Ainda que assumam conexões íntimas, a abordagem com apoio nos estudos epidemiológicos da atividade física, não pode ser tomada como idêntica à da aptidão física relacionada à saúde, que teve lugar central entre os anos 80 e 90, especialmente na educação física escolar. Há diferenças conceituais, de aplicação profissional, de aproximação com o surgimento do SUS e dos delineamentos metodológicos que sustentam as pesquisas. Sobre as diferenças entre as duas formas de pensar a saúde no âmbito escolar sugerimos o texto de Knuth e Loch (2014). Uma das ferramentas que diferenciam a “aptidão física” da “atividade física” é a atenuação do discurso enfático do exercício físico para uma branda mensagem de atividade física, onde se assumiu que o acúmulo de atividades físicas ao longo dos dias, mesmo que em sessões curtas, poderia trazer consequências interessantes para a saúde. Anteriormente não se aceitava tal flexibilização no discurso. Foi a partir das evidências epidemiológicas que se abrandou o discurso e que as recomendações passaram a enfatizar mais o processo atividade física e menos o produto aptidão física. Nesse cenário a atividade física conversou mais diretamente com a lógica de promoção da saúde, se apoiou nos estudos epidemiológicos, especialmente aqueles de delineamentos transversal e coorte e teve ligações viscerais com as políticas públicas de saúde. Portanto, neste panorama os estudos tem priorizado o diagnóstico populacional sobre a prática de atividade física e comportamento sedentário e os aspectos que determinam ou condicionam tais práticas em diferentes grupos populacionais. Há, indubitavelmente, uma ampliação das investigações antes puramente isoladas em variáveis biológicas para variáveis do ambiente físico e social. Também emergem dessa perspectiva as evidências que apostam nos programas comunitários de promoção da atividade física como ferramenta de prevenção e promoção da saúde e que reforçam o discurso Estatal, deslocando recursos e esforços para que as cidades induzam a contratação de trabalhadores da educação física para ministrar aulas à comunidade, reforçando a pauta de incremento dos níveis populacionais de atividade física.

Entradas de dados coletados
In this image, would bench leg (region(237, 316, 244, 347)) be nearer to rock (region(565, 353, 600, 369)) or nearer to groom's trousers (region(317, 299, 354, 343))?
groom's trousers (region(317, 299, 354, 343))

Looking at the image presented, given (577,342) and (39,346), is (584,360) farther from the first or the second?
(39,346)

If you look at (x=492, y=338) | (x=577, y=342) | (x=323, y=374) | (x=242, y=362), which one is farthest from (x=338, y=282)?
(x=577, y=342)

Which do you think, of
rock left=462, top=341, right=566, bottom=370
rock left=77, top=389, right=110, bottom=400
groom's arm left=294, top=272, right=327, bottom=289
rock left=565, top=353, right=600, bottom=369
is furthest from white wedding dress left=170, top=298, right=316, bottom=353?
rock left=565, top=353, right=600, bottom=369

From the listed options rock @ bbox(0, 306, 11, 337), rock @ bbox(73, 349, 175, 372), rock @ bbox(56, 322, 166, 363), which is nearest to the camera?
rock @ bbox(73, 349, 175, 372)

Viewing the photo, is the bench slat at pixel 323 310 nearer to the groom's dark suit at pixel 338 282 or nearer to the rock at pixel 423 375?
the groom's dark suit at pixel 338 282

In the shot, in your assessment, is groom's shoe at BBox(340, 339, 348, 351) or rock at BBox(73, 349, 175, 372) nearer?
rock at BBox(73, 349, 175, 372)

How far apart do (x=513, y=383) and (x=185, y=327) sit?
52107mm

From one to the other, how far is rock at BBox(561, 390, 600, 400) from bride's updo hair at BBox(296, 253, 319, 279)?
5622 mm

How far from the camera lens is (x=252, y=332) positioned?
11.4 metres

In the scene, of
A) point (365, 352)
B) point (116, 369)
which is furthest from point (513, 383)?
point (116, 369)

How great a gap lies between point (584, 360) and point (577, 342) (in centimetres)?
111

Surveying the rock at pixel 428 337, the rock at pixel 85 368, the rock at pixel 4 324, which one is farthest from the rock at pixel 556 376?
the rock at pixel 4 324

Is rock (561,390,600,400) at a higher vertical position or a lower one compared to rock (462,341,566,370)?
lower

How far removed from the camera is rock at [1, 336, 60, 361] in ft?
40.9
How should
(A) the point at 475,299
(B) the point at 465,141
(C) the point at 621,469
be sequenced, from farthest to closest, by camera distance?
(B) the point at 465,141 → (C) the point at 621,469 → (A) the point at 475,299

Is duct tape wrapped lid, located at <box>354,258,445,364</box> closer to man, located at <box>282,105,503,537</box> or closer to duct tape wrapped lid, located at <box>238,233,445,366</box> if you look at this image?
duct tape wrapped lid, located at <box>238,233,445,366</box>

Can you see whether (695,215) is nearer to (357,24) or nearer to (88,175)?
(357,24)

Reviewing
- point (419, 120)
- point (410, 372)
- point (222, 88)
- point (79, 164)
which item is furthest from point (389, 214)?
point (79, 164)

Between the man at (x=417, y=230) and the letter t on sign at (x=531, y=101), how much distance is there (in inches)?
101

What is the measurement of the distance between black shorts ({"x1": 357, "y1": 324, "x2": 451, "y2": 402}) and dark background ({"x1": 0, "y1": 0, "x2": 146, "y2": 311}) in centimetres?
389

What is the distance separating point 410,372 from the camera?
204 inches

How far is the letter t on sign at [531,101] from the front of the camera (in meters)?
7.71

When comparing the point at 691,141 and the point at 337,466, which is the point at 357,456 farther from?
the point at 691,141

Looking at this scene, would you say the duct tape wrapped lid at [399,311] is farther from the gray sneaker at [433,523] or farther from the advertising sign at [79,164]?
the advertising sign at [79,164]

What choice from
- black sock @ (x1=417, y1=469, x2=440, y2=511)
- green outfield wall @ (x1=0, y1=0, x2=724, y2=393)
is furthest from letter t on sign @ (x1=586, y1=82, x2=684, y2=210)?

§ Detalhes do exercício: Dê continuidade ao trecho sobre atividade física e saúde a partir da última frase apresentada.

§ Resultado do exercício:
Abordagem pós-estruturalista
Essa abordagem produz um deslocamento a partir do que se convencionou chamar de teorias Pós-Críticas ao descentrar a ênfase nas dinâmicas de classe e consolidar a importância dos processos de produção de subjetividade, particularmente expressos nas construções discursivas para a elaboração de análises sociais.
Utilizar o referencial pós-estruturalista significa, em primeiro lugar, questionar o que é a realidade, quem são os indivíduos e como estes se relacionam socialmente para promover saúde. Esta perspectiva teórica considera que a realidade e as verdades de cada tempo são construções sociais produzidas na tensão entre os discursos dominantes e os discursos emergentes, que procuram manter ou modificar certos entendimentos e práticas sociais estabelecidas. Assim, as noções de progresso, racionalidade e verdade que são próprias do ideário modernista, no qual o paradigma crítico-social se insere, passam a ser vistas como parte do discurso dominante do final do século XX, um discurso possível entre outros.
O pós-estruturalismo compreende igualmente que no momento em que as pessoas são constituídas dos mesmos discursos que compõem o seu "exterior", torna-se difícil distinguir interioridade de exterioridade, colocando em questão a noção de sujeito autônomo, com um self independente e com possibilidade de livre escolha.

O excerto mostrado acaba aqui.